Gartner社はDCIMを、IT資産、電源、冷却、ネットワークインフラ、さらにはデータセンターの物理的レイアウトの管理を包括するツール群として定義しました。この定義が市場で広く受け入れられ、その後研究機関やベンダーがDCIMソリューションを展開し始めました。

「DCIM: Going Beyond IT」は、GartnerがDCIMの概念を提唱した重要なレポートの1つです。この文献では、データセンターにおける従来のIT管理の枠を超えて、物理インフラ全体を包括的に管理する必要性について論じられています。要約は以下の通りとなります。

  1. DCIMの定義と役割:
    DCIMは、データセンターにおける物理インフラ(電源、冷却、スペース、ケーブル管理など)とITリソース(サーバー、ストレージ、ネットワーク機器)を統合的に管理するためのツールやプロセスを指す。この統合によって、データセンターの効率性、可用性、信頼性を向上させることができるとされています。

  2. ITを超えた管理の重要性:
    データセンターの運用は、単にIT機器の管理だけでは不十分で、物理的な電力供給や冷却管理が適切に行われなければ、IT資産のパフォーマンスや可用性に深刻な影響を与える可能性があることが強調されています。したがって、DCIMツールは、ITとインフラストラクチャの両方をリアルタイムでモニタリングし、パフォーマンスを最適化するための不可欠な手段であると述べられています。

  3. データセンター運用の可視化と最適化:
    DCIMは、データセンターの全体像を把握するための「可視化」を提供することが重要視されています。これには、リアルタイムのパフォーマンス監視、予測分析、容量計画、エネルギー使用の最適化が含まれます。これにより、効率的な資産管理やエネルギーコストの削減が可能になります。

  4. DCIMのビジネス価値:
    DCIMは単なる技術管理ツールではなく、ビジネス全体に対しても価値を提供できるとされています。例えば、運用コスト削減、ダウンタイムの防止、エネルギー効率の向上など、ビジネスにとって直接的なメリットをもたらす点が強調されています。

  5. 導入の課題と成功要因:
    DCIMの導入には、技術的・組織的な課題が伴うことも記されています。成功するためには、IT部門と施設管理部門の密接な連携が不可欠であり、両者がデータセンター全体の管理を統合的に行うための文化的な変革も必要とされています。

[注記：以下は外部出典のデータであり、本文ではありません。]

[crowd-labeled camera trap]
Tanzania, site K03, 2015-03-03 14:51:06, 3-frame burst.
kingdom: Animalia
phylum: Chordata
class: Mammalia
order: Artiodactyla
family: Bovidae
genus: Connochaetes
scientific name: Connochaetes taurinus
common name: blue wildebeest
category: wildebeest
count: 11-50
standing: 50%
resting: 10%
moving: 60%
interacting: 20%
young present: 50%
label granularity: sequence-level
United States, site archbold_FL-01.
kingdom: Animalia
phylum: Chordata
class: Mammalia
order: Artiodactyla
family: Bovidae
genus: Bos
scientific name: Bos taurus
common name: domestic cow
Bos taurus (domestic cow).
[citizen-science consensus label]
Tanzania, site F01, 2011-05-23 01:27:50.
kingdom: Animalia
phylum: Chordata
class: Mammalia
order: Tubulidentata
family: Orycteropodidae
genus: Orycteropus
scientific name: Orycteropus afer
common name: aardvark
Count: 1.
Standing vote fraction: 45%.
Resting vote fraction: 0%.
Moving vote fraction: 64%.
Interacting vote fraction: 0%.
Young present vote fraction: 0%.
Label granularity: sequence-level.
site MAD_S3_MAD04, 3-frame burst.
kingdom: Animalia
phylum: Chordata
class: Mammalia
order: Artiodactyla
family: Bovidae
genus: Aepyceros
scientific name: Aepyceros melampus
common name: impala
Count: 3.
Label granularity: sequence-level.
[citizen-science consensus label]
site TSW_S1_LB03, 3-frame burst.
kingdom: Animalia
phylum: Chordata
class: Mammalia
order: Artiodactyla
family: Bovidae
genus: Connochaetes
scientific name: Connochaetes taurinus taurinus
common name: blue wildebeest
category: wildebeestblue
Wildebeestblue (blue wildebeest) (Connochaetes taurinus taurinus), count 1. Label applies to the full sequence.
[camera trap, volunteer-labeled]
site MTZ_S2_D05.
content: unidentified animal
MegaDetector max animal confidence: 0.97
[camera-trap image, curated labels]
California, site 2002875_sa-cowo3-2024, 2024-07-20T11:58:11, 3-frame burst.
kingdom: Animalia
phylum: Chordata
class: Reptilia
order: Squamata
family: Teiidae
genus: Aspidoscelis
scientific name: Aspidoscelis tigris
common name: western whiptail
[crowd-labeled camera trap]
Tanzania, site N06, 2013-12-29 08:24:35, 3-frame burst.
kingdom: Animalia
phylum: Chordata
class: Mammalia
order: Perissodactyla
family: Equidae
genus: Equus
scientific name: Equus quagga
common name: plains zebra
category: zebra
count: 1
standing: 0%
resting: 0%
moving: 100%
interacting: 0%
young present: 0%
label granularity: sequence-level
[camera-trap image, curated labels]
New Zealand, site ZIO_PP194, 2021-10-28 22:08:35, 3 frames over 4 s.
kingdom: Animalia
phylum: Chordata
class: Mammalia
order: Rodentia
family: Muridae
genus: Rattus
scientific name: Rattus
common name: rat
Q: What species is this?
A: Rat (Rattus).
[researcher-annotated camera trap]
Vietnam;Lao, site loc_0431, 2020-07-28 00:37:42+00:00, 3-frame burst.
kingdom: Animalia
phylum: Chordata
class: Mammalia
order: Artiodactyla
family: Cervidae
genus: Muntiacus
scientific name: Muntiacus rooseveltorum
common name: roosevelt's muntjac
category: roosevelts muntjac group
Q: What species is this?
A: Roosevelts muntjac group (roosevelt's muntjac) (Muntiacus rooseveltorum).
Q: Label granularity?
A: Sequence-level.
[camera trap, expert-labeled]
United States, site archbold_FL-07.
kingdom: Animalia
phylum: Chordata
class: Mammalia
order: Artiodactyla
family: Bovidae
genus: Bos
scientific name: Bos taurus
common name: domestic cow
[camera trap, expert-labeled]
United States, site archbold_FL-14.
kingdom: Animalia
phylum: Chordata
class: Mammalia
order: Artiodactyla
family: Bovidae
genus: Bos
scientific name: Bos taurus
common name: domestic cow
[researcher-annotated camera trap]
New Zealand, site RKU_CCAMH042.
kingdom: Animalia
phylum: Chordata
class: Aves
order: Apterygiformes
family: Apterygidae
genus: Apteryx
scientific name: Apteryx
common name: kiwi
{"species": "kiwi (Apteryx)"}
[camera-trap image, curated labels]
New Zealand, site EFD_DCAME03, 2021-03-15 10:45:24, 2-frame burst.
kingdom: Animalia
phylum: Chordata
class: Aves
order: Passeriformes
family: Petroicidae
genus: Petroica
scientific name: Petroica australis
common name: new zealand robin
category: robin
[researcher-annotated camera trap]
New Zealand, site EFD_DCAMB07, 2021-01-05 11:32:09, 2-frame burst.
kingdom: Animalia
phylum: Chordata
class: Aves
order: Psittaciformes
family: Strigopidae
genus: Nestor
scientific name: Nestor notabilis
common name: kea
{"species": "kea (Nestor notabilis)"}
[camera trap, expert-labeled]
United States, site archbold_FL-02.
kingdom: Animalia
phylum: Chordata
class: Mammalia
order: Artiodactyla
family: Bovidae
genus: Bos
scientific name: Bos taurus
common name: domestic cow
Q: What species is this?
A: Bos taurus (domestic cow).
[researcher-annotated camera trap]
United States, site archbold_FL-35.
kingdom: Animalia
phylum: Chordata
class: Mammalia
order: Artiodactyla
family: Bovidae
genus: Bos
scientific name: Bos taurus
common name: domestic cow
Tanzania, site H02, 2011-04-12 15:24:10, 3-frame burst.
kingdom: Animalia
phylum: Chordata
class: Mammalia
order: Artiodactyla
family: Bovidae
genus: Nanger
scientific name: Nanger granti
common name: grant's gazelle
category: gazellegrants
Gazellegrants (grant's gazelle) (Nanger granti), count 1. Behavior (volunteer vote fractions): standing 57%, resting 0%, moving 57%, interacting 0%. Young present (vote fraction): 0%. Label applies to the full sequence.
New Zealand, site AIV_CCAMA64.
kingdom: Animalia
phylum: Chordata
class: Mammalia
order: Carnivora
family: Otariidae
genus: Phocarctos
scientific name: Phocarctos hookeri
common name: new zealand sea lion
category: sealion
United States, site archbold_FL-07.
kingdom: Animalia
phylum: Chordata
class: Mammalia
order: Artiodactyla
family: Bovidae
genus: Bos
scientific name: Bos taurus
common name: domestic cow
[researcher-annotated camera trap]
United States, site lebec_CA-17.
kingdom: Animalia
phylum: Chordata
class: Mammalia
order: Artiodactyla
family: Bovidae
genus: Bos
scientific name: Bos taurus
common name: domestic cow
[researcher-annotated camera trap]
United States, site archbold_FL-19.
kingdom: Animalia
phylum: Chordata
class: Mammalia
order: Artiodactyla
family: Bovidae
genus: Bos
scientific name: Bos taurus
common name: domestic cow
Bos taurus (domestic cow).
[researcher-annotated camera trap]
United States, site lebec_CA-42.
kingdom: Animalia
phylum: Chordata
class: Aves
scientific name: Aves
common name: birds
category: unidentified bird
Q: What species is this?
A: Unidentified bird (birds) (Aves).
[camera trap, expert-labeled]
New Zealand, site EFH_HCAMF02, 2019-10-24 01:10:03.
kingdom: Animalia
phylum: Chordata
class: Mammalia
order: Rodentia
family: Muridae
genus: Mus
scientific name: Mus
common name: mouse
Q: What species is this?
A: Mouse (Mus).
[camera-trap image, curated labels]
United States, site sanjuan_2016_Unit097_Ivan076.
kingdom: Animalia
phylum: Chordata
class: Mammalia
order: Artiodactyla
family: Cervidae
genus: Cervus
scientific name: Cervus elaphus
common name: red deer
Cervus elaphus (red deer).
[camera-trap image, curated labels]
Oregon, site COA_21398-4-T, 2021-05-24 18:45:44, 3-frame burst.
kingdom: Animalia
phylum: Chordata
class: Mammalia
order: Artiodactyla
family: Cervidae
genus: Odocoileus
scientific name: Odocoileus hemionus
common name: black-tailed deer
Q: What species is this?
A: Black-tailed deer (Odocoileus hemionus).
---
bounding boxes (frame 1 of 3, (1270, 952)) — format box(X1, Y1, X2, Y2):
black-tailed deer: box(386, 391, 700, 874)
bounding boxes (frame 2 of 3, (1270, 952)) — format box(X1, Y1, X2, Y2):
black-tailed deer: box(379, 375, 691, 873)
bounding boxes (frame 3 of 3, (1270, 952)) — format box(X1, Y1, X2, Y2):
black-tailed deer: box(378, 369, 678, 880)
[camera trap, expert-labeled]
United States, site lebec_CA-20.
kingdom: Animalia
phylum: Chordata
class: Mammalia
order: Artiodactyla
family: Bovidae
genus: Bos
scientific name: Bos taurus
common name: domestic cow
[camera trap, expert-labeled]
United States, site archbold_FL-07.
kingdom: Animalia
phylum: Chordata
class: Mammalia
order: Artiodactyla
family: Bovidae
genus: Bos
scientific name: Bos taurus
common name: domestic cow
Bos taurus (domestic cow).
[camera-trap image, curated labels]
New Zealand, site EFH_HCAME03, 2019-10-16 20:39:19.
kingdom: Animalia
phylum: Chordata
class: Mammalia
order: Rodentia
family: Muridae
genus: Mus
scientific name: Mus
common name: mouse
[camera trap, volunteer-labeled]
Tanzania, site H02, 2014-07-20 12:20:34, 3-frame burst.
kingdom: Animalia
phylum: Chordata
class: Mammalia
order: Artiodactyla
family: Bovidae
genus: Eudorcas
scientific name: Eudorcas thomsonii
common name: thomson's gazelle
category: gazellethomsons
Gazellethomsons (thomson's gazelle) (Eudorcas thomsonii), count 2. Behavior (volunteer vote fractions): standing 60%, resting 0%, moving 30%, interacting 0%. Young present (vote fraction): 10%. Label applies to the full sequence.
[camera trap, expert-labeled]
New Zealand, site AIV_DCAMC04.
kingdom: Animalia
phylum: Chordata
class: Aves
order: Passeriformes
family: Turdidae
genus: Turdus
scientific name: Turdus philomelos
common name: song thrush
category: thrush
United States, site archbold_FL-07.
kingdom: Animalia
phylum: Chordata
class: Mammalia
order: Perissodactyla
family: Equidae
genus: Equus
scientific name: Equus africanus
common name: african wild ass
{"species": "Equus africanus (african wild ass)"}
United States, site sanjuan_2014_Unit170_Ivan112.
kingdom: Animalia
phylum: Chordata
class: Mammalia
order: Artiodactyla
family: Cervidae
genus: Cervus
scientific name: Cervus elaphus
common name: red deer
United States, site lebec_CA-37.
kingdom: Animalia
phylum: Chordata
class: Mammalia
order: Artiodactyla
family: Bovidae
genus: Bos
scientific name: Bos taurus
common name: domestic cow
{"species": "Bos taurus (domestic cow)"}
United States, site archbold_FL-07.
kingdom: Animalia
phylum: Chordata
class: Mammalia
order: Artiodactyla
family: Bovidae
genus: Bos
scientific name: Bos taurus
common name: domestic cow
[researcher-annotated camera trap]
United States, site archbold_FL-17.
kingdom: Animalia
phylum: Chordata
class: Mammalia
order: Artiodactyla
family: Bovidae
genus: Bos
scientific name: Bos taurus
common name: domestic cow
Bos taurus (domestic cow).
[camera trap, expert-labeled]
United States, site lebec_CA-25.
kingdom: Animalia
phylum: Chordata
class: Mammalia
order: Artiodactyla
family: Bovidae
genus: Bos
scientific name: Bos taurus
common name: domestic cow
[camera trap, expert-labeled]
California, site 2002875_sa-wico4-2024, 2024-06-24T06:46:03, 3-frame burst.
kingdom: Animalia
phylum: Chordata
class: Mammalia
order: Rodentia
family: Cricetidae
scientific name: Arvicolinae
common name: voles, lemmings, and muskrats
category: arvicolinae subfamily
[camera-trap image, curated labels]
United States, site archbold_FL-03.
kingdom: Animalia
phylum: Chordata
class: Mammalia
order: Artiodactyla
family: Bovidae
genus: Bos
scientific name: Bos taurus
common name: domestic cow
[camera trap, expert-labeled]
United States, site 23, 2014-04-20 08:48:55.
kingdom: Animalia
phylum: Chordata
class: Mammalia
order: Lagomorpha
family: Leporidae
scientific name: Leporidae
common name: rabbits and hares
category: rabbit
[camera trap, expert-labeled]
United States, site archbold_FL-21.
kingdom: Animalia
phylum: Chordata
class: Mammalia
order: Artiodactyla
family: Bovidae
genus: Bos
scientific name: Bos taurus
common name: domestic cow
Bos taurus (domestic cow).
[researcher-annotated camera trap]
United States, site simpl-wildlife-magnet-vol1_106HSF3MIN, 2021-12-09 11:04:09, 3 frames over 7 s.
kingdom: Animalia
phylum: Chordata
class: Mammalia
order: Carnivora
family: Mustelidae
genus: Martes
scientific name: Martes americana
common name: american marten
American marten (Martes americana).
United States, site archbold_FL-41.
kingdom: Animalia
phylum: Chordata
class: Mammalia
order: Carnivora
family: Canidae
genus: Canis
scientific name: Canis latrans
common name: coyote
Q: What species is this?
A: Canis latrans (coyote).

このレポートは、DCIMが従来のIT運用管理を超えて、データセンターの物理インフラとITインフラを統合的に管理するための重要なツールであることを示す、非常に重要な文献です。DCIMは、単なる設備のモニタリングシステムやITアセットの台帳システムにとどまらず、それらを単純に組み合わせたものでもありません。ITとファシリティのあらゆるデータを融合させて可視化し、分析・活用することで、ビジネス全体にコスト削減や可用性向上などのメリットをもたらす、包括的なツールであることを強調しています。

いずれにせよ、「DCIM」という名前に踊らされず、データセンターインフラ運用全体の最適化という目標を持ち、それを実現できるシステムをしっかりと見極めることが重要です。